Four Examples of Statesmen
I would like to begin with what I consider four clear examples of statesmen over the past two and a half centuries.
These four men were statesmen of the highest order. They displayed a vision that was not quenched by obstacles. Although they were driven by the noblest goals, they did not sacrifice high character in achieving their goals. To each of these, the means for achieving their goals was just as important as their goals. In Burke’s wording, they operated according to “enduring principles.” With the exception of Mandela, these statesmen were not universally appreciated in their own era. Wilberforce was a political outcast until late in his struggle. Lincoln was hated so much that he was assassinated. Marshall, although he received the Nobel Prize, was largely overlooked in his own nation. Statesmen, as I am defining them, do not always attain the highest office. Typically, they are more concerned with doing good than the political expediency necessary to be elected.

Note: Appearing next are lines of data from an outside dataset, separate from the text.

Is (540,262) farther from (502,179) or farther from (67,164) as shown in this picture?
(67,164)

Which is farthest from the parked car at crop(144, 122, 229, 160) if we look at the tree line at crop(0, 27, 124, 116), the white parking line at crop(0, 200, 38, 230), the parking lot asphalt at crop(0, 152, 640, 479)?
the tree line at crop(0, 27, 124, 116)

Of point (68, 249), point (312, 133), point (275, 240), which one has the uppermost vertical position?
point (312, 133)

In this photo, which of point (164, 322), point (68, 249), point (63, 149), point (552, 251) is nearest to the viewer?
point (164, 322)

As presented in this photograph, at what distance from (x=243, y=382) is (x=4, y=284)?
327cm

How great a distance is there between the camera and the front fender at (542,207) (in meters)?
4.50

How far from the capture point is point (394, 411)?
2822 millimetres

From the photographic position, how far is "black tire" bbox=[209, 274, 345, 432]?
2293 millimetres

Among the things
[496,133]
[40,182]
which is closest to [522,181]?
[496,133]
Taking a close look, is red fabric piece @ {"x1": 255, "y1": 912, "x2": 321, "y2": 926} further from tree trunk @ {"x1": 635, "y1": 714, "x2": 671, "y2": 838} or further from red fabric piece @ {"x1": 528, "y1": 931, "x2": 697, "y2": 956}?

In looking at these four lives, we realize quickly that there may be more statesmen than we recognize. Our error seems to be that we begin with a Head of Government and then apply a series of tests to him/her in an effort to determine if he/she survives as a statesman. For this analysis of these four leaders, it is clear that we should first evaluate if the individual is a statesman whether or not a Head of Government. A statesman need not be a Head of Government. In fact, a statesman need not even serve in Government. We will see that a person in any profession can have the heart of a statesman and, therefore, be a statesman. I have seen more statesmen in education, medicine and agriculture than I have in Government.